▶ RECORDS PROVIDED:
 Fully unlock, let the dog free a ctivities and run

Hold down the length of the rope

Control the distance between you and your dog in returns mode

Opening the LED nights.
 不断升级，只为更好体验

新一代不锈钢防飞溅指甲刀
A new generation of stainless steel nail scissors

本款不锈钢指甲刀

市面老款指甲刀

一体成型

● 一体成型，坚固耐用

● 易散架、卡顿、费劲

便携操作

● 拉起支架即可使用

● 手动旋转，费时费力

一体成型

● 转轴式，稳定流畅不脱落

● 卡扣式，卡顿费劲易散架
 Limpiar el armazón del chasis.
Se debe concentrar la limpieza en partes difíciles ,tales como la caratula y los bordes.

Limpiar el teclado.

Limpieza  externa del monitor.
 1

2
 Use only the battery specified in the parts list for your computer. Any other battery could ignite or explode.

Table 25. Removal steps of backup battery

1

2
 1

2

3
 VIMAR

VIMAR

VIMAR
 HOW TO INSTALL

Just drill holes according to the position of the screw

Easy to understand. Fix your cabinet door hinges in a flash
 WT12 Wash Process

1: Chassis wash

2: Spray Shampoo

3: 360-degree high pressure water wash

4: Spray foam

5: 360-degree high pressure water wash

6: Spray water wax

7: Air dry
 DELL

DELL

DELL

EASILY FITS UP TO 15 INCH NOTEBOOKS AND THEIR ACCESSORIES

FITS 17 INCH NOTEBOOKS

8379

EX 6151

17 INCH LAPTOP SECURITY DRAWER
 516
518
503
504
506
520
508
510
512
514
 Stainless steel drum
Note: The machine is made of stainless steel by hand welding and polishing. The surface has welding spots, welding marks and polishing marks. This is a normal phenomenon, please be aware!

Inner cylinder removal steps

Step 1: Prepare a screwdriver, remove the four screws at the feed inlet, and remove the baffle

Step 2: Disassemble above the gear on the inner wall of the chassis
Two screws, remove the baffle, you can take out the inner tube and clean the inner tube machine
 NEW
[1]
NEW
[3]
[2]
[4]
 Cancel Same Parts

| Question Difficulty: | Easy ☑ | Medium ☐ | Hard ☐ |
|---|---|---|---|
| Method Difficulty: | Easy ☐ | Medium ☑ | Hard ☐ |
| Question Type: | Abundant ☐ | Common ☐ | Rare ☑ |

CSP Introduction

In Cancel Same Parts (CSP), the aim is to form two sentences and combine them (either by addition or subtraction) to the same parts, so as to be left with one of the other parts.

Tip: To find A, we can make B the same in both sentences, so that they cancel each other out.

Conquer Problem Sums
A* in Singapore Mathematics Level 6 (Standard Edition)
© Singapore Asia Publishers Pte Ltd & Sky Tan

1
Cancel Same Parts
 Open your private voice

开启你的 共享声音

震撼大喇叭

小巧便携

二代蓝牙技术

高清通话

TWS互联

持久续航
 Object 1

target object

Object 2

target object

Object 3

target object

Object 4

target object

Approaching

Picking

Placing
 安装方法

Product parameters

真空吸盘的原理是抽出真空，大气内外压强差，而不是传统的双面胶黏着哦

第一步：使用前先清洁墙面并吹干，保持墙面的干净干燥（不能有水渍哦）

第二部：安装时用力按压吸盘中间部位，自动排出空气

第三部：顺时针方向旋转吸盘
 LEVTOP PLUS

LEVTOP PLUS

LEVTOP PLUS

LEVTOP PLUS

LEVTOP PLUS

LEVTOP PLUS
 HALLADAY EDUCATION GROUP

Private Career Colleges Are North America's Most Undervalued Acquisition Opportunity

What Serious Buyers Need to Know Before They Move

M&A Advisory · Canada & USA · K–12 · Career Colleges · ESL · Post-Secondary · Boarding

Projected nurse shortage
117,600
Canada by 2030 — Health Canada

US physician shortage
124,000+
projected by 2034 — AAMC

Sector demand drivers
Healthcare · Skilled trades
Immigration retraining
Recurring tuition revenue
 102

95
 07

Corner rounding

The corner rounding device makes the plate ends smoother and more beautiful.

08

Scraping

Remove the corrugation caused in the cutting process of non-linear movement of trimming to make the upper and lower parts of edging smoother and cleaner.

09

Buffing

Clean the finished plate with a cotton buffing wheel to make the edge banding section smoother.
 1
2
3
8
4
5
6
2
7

▶ REQUIRED WORK:
When the material above has been read, copy all of it exactly.

▶ REPLY TO THE EXERCISE:
 Fully unlock, let the dog free a ctivities and run

Hold down the length of the rope

Control the distance between you and your dog in returns mode

Opening the LED nights.
 不断升级，只为更好体验

新一代不锈钢防飞溅指甲刀
A new generation of stainless steel nail scissors

本款不锈钢指甲刀

市面老款指甲刀

一体成型

● 一体成型，坚固耐用

● 易散架、卡顿、费劲

便携操作

● 拉起支架即可使用

● 手动旋转，费时费力

一体成型

● 转轴式，稳定流畅不脱落

● 卡扣式，卡顿费劲易散架
 Limpiar el armazón del chasis.
Se debe concentrar la limpieza en partes difíciles ,tales como la caratula y los bordes.

Limpiar el teclado.

Limpieza  externa del monitor.
 1

2
 Use only the battery specified in the parts list for your computer. Any other battery could ignite or explode.

Table 25. Removal steps of backup battery

1

2
 1

2

3
 VIMAR

VIMAR

VIMAR
 HOW TO INSTALL

Just drill holes according to the position of the screw

Easy to understand. Fix your cabinet door hinges in a flash
 WT12 Wash Process

1: Chassis wash

2: Spray Shampoo

3: 360-degree high pressure water wash

4: Spray foam

5: 360-degree high pressure water wash

6: Spray water wax

7: Air dry
 DELL

DELL

DELL

EASILY FITS UP TO 15 INCH NOTEBOOKS AND THEIR ACCESSORIES

FITS 17 INCH NOTEBOOKS

8379

EX 6151

17 INCH LAPTOP SECURITY DRAWER
 516
518
503
504
506
520
508
510
512
514
 Stainless steel drum
Note: The machine is made of stainless steel by hand welding and polishing. The surface has welding spots, welding marks and polishing marks. This is a normal phenomenon, please be aware!

Inner cylinder removal steps

Step 1: Prepare a screwdriver, remove the four screws at the feed inlet, and remove the baffle

Step 2: Disassemble above the gear on the inner wall of the chassis
Two screws, remove the baffle, you can take out the inner tube and clean the inner tube machine
 NEW
[1]
NEW
[3]
[2]
[4]
 Cancel Same Parts

| Question Difficulty: | Easy ☑ | Medium ☐ | Hard ☐ |
|---|---|---|---|
| Method Difficulty: | Easy ☐ | Medium ☑ | Hard ☐ |
| Question Type: | Abundant ☐ | Common ☐ | Rare ☑ |

CSP Introduction

In Cancel Same Parts (CSP), the aim is to form two sentences and combine them (either by addition or subtraction) to the same parts, so as to be left with one of the other parts.

Tip: To find A, we can make B the same in both sentences, so that they cancel each other out.

Conquer Problem Sums
A* in Singapore Mathematics Level 6 (Standard Edition)
© Singapore Asia Publishers Pte Ltd & Sky Tan

1
Cancel Same Parts
 Open your private voice

开启你的 共享声音

震撼大喇叭

小巧便携

二代蓝牙技术

高清通话

TWS互联

持久续航
 Object 1

target object

Object 2

target object

Object 3

target object

Object 4

target object

Approaching

Picking

Placing
 安装方法

Product parameters

真空吸盘的原理是抽出真空，大气内外压强差，而不是传统的双面胶黏着哦

第一步：使用前先清洁墙面并吹干，保持墙面的干净干燥（不能有水渍哦）

第二部：安装时用力按压吸盘中间部位，自动排出空气

第三部：顺时针方向旋转吸盘
 LEVTOP PLUS

LEVTOP PLUS

LEVTOP PLUS

LEVTOP PLUS

LEVTOP PLUS

LEVTOP PLUS
 HALLADAY EDUCATION GROUP

Private Career Colleges Are North America's Most Undervalued Acquisition Opportunity

What Serious Buyers Need to Know Before They Move

M&A Advisory · Canada & USA · K–12 · Career Colleges · ESL · Post-Secondary · Boarding

Projected nurse shortage
117,600
Canada by 2030 — Health Canada

US physician shortage
124,000+
projected by 2034 — AAMC

Sector demand drivers
Healthcare · Skilled trades
Immigration retraining
Recurring tuition revenue
 102

95
 07

Corner rounding

The corner rounding device makes the plate ends smoother and more beautiful.

08

Scraping

Remove the corrugation caused in the cutting process of non-linear movement of trimming to make the upper and lower parts of edging smoother and cleaner.

09

Buffing

Clean the finished plate with a cotton buffing wheel to make the edge banding section smoother.
 1
2
3
8
4
5
6
2
7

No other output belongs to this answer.